チョコレート、菓子など嗜好食品に増税−1月1日から−

(デンマーク)

コペンハーゲン発

2012年01月11日

1月1日からチョコレートをはじめとする菓子、アイスクリーム、清涼飲料水、ビール、ワインへの税金が引き上げられた。政府は、過剰摂取により肥満につながるような嗜好(しこう)食品や飲料への税率を引き上げることで、国民の生活習慣病を予防したい考えだ。4月からはたばこ税も引き上げられる。商工会議所は、消費者が国外での購買行動に動くことを懸念している。

<脂肪税に続く健康を理由の引き上げ>
2011年10月には国民の健康増進の観点から、脂肪を多く含む食品の摂取を制限する目的で脂肪税が導入されている(2011年10月12日記事参照)。今回は、肥満など健康問題との因果関係が指摘されるチョコレートなどの菓子、アイスクリーム、清涼飲料水(糖分を含むもの)、ビール、ワインなどに対する税金が引き上げられた。チョコレートなど菓子には1922年から課税されており、この増税案は、11年11月に発表された予算案に盛り込まれていた(2011年11月22日記事参照)
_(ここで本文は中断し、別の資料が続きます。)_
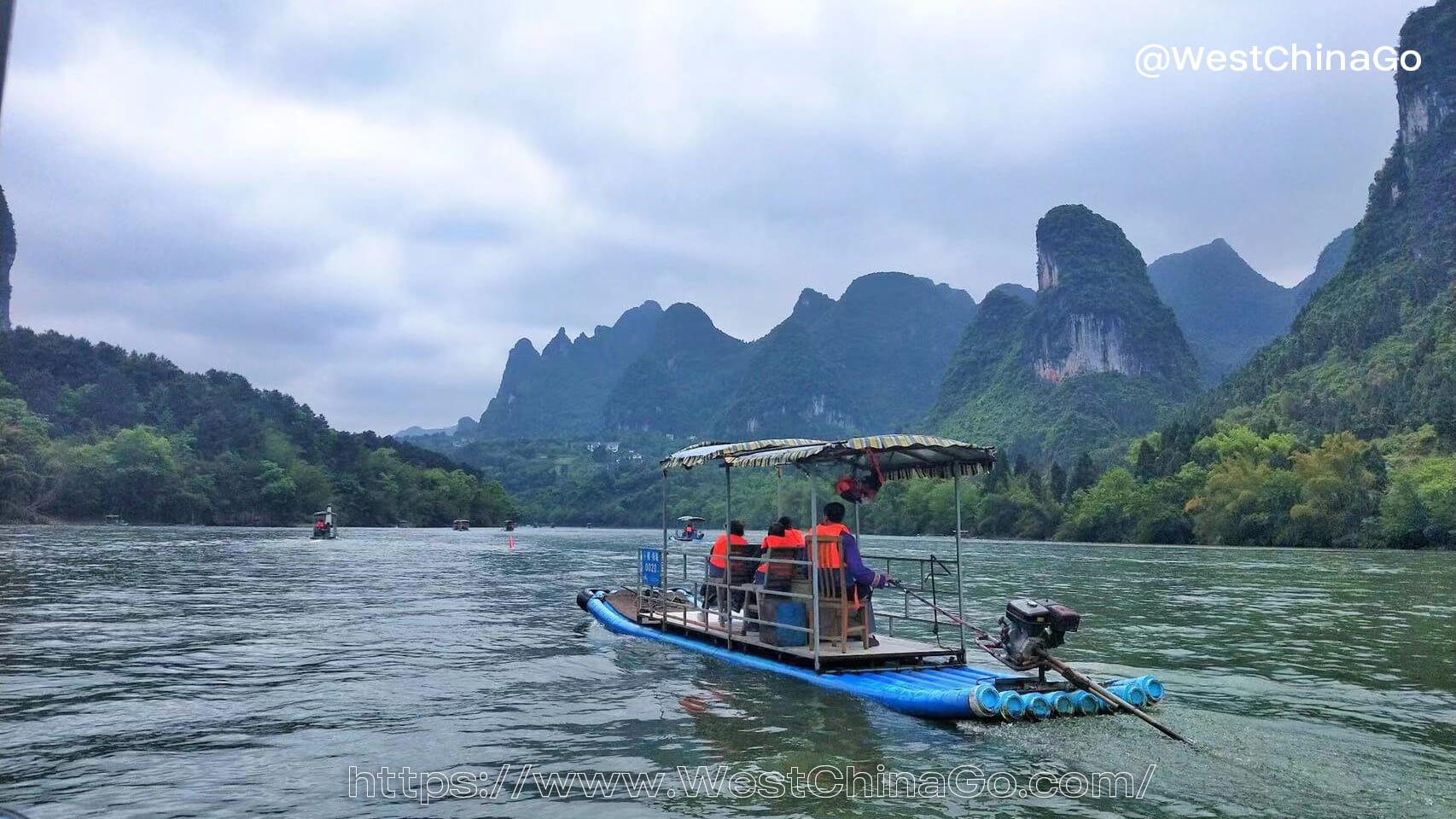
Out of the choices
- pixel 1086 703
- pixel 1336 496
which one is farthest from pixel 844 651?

政府は今回の増税により、12年に6億3,500万デンマーク・クローネ(1クローネ=約13.2円)、13年に16億6,000万クローネの税収増を見込んでいる。13年の増税幅の見込みが12年を上回るのは、増税対象の拡大が予定されているためだ。

また、ビール、ワインに対する増税で12年、13年ともに6億2,500万クローネの税収増が見込まれている。これらの税収は、医療福祉改善のための財源に充てられる。

<国外での買い物に拍車の懸念>
今回の増税前後の税額の変化と小売価格の変化は表1、2のとおり。税率の引き上げ率はチョコレートなどの菓子34%、アイスクリーム50%、清涼飲料水が46%、ビール25%、ワイン25〜55%となっている。

表1増税前後の税額の変化
表2増税前後の価格変化

12年4月1日からは、たばこも増税され、1箱につき平均3クローネ値上がりする見込みだ。

現在、食料品などは隣国のドイツやスウェーデンの方が国内よりも安く、越境して買い物に行くのが人気になっている。デンマーク商工会議所は、増税に伴い、さらに消費者が国外での購買行動に動くのではないかと懸念している。